Task statement:
Rewrite the records starting at the line that contains "What is farthest" and ending at the last of the records, replacing "camera" with "observer" and changing nothing else. Leave the pictures out of your answer.
'''
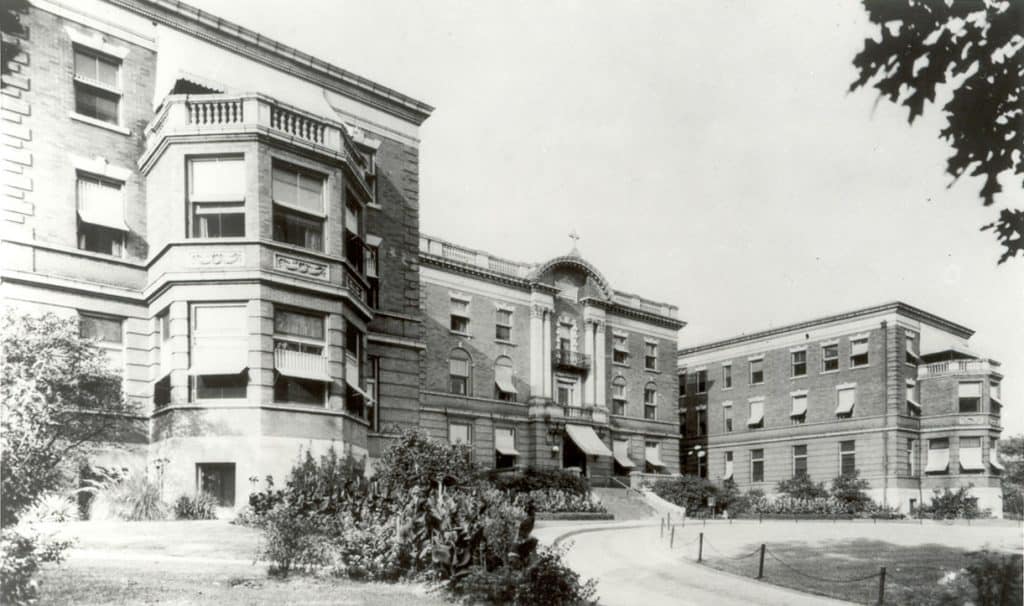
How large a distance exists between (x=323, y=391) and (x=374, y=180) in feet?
26.0

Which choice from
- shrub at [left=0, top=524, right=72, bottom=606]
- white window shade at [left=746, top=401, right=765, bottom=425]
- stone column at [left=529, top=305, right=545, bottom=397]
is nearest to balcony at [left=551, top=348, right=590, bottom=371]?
stone column at [left=529, top=305, right=545, bottom=397]

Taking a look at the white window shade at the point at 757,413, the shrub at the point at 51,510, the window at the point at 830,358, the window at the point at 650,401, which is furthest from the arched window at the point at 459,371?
the shrub at the point at 51,510

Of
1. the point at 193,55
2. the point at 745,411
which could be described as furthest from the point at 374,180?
the point at 745,411

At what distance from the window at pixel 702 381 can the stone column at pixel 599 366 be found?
46.3 feet

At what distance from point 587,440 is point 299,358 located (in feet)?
84.4

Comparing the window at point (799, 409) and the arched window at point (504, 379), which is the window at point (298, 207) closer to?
the arched window at point (504, 379)

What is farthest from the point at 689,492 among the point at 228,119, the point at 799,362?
the point at 228,119

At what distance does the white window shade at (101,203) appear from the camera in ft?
49.7

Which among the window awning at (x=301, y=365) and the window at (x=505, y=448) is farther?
the window at (x=505, y=448)

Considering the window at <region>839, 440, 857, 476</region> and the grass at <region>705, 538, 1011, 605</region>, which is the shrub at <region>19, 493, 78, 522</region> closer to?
the grass at <region>705, 538, 1011, 605</region>

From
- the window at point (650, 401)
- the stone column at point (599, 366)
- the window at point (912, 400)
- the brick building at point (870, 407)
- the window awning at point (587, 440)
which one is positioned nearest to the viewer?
the window awning at point (587, 440)

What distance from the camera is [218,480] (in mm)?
15609

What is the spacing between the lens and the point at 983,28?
22.4 ft

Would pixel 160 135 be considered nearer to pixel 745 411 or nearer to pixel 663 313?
pixel 663 313
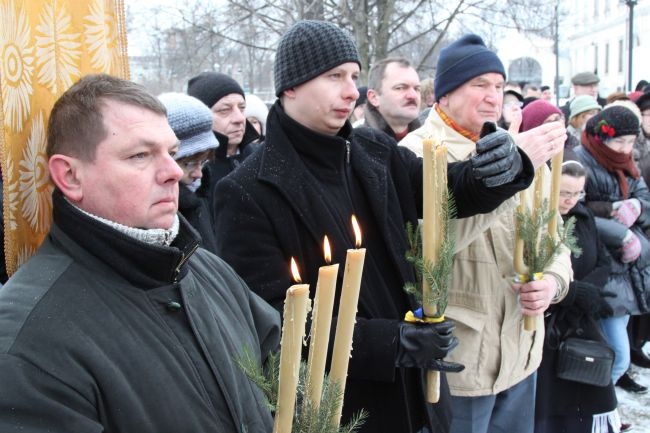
'''
Expected answer:
What is farthest from the point at 689,492 among the point at 228,119, the point at 799,362?
the point at 228,119

At what distance does the white window shade at (101,203) appear from the observer in ft?
49.7

Which among the window awning at (x=301, y=365) and the window at (x=505, y=448) is farther?
the window at (x=505, y=448)

Considering the window at <region>839, 440, 857, 476</region> and the grass at <region>705, 538, 1011, 605</region>, which is the shrub at <region>19, 493, 78, 522</region> closer to?
the grass at <region>705, 538, 1011, 605</region>

From
- the window at point (650, 401)
- the stone column at point (599, 366)
- the window at point (912, 400)
- the brick building at point (870, 407)
- the window awning at point (587, 440)
which one is positioned nearest to the viewer?
the window awning at point (587, 440)

What distance from the observer is [218,480] (in mm)?
15609

What is the spacing between the lens and the point at 983,28?
22.4 ft

Would pixel 160 135 be considered nearer to pixel 745 411 or nearer to pixel 663 313?
pixel 663 313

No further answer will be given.